◆ Part of a data file
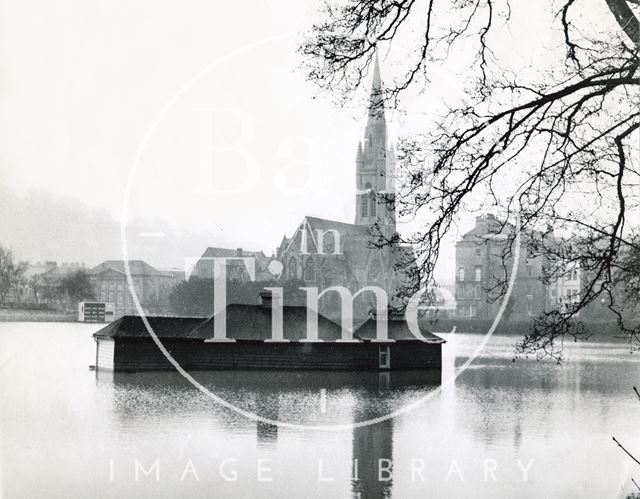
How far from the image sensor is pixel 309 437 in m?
16.9

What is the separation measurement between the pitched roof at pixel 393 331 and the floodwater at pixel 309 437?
8.01 feet

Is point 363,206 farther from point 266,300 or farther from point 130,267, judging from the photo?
point 266,300

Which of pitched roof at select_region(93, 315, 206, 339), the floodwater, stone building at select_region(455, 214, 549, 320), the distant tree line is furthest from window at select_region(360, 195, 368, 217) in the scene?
the floodwater

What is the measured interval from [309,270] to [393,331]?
3831cm

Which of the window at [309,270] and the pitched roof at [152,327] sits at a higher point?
the window at [309,270]

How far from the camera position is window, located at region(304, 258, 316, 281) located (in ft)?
233

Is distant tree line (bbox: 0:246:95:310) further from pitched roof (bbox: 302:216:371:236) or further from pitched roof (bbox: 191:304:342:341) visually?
pitched roof (bbox: 302:216:371:236)

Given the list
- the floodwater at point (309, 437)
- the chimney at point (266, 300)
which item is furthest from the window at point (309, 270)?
the floodwater at point (309, 437)

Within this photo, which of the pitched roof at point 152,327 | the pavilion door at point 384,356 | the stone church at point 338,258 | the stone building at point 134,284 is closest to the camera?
the pitched roof at point 152,327

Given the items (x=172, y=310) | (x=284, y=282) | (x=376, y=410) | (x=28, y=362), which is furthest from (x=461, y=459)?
(x=284, y=282)

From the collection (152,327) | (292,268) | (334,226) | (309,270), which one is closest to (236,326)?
(152,327)

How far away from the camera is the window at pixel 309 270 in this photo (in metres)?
71.1

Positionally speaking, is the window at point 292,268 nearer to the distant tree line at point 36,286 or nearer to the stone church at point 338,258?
the stone church at point 338,258

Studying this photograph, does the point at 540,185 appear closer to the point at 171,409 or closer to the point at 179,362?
the point at 171,409
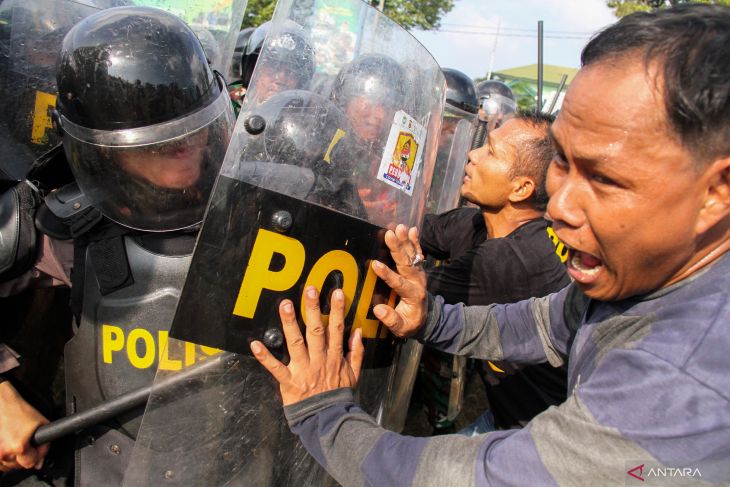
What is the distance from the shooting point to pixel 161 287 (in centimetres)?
159

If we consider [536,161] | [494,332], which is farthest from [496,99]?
[494,332]

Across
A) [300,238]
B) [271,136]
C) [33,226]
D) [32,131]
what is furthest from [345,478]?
[32,131]

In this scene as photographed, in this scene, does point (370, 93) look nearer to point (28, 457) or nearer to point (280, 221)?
point (280, 221)

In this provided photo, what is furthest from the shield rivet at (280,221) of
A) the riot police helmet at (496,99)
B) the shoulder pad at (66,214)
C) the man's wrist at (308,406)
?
the riot police helmet at (496,99)

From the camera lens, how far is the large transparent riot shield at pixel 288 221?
1.12m

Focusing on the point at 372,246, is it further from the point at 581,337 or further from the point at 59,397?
the point at 59,397

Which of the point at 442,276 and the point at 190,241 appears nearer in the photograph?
the point at 190,241

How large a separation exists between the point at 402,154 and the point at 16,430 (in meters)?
1.44

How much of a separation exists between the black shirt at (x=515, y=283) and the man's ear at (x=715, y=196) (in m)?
1.37

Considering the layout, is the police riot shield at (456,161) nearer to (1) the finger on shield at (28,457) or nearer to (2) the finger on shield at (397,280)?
(2) the finger on shield at (397,280)

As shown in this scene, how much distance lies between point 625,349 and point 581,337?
266 mm

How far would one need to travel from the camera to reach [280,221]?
3.68 ft

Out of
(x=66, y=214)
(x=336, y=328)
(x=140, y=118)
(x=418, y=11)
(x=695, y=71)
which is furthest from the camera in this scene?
(x=418, y=11)

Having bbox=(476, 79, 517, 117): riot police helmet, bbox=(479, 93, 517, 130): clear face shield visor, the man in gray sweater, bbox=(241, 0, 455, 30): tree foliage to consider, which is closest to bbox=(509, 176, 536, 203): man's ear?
the man in gray sweater
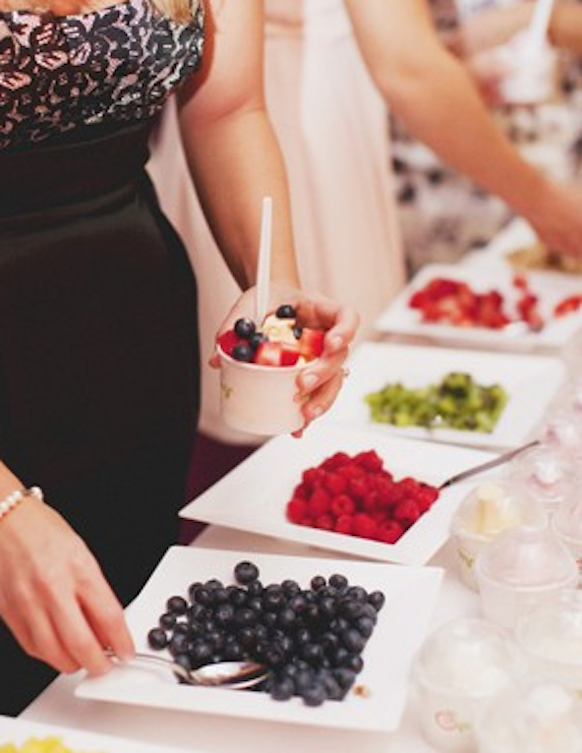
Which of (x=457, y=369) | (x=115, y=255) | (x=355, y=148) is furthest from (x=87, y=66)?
(x=355, y=148)

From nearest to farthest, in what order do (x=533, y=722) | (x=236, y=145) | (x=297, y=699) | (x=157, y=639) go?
(x=533, y=722)
(x=297, y=699)
(x=157, y=639)
(x=236, y=145)

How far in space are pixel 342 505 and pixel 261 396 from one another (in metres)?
0.28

◆ Work to do
Omit every picture, then repeat the remaining data exactly as it appears above.

◆ Task answer
How far from the image sensor is pixel 309 437 in m?
16.9

What is the separation measurement between the pitched roof at pixel 393 331 and the floodwater at pixel 309 437?
8.01 feet

Is point 363,206 farther from point 266,300 or farther from point 130,267, judging from the photo?
point 266,300

Which of pitched roof at select_region(93, 315, 206, 339), the floodwater, stone building at select_region(455, 214, 549, 320), the distant tree line is furthest from window at select_region(360, 195, 368, 217) in the scene?
the floodwater

What is the measured interval from [309,270] to [393,331]?
3831cm

Which of the window at [309,270] and the pitched roof at [152,327] sits at a higher point?
the window at [309,270]

How far from the camera position is window, located at region(304, 258, 316, 281) located (in ft)?
233

Is distant tree line (bbox: 0:246:95:310) further from pitched roof (bbox: 302:216:371:236) or further from pitched roof (bbox: 191:304:342:341) visually?
pitched roof (bbox: 302:216:371:236)

Given the list
- the floodwater at point (309, 437)
- the chimney at point (266, 300)
which item is furthest from the window at point (309, 270)?
the floodwater at point (309, 437)

Within this photo, which of the pitched roof at point 152,327 | the pavilion door at point 384,356 | the stone church at point 338,258 | the stone building at point 134,284 is closest to the camera?
the pitched roof at point 152,327

Given the items (x=172, y=310) | (x=284, y=282) | (x=376, y=410) | (x=28, y=362), which is furthest from (x=461, y=459)?
(x=284, y=282)

From the collection (152,327) | (292,268) | (334,226) | (309,270), which one is closest to (236,326)?
(152,327)

How far away from the camera is the window at pixel 309 270 in this photo (in metres)?
71.1

Positionally speaking, is the window at point 292,268 nearer to the distant tree line at point 36,286 or nearer to the stone church at point 338,258?
the stone church at point 338,258

Studying this photograph, does the point at 540,185 appear closer to the point at 171,409 or closer to the point at 179,362?
the point at 171,409
What is the distance from the shooting point to pixel 161 287 (in centimetres)?
159

If we consider [536,161] | [494,332], which is farthest from [496,99]?
[494,332]

Across
A) [300,238]
B) [271,136]
C) [33,226]
D) [32,131]
what is furthest from [345,478]?
[32,131]

In this scene as photographed, in this scene, does point (370, 93) look nearer to point (28, 457) or nearer to point (280, 221)?
point (280, 221)

In this provided photo, what is furthest from the shield rivet at (280,221) of
A) the riot police helmet at (496,99)
B) the shoulder pad at (66,214)
C) the man's wrist at (308,406)
?
the riot police helmet at (496,99)

From the camera lens, how far is the large transparent riot shield at pixel 288 221?
1.12m

Focusing on the point at 372,246, is it further from the point at 581,337 or further from the point at 59,397?
the point at 59,397

Which of the point at 442,276 and the point at 190,241 appears nearer in the photograph?
the point at 190,241

How large a separation exists between the point at 402,154 and the point at 16,430 (in meters)?
1.44

How much of a separation exists between the black shirt at (x=515, y=283) and the man's ear at (x=715, y=196) (in m)?
1.37

Considering the layout, is the police riot shield at (456,161) nearer to (1) the finger on shield at (28,457) or nearer to (2) the finger on shield at (397,280)?
(2) the finger on shield at (397,280)

As shown in this scene, how much distance lies between point 625,349 and point 581,337?
266 mm

How far would one need to travel from the camera to reach [280,221]?
3.68 ft

Out of
(x=66, y=214)
(x=336, y=328)
(x=140, y=118)
(x=418, y=11)
(x=695, y=71)
which is furthest from the camera in this scene?
(x=418, y=11)

Having bbox=(476, 79, 517, 117): riot police helmet, bbox=(479, 93, 517, 130): clear face shield visor, the man in gray sweater, bbox=(241, 0, 455, 30): tree foliage to consider, which is closest to bbox=(509, 176, 536, 203): man's ear?
the man in gray sweater
Which of (x=457, y=369) | (x=115, y=255) | (x=355, y=148) is furthest from (x=87, y=66)?
(x=355, y=148)

From nearest to farthest, in what order do (x=533, y=722) | (x=236, y=145) | (x=297, y=699) | (x=157, y=639) go?
(x=533, y=722)
(x=297, y=699)
(x=157, y=639)
(x=236, y=145)

How far in space are pixel 342 505 and pixel 261 396 from one another (in metres)?
0.28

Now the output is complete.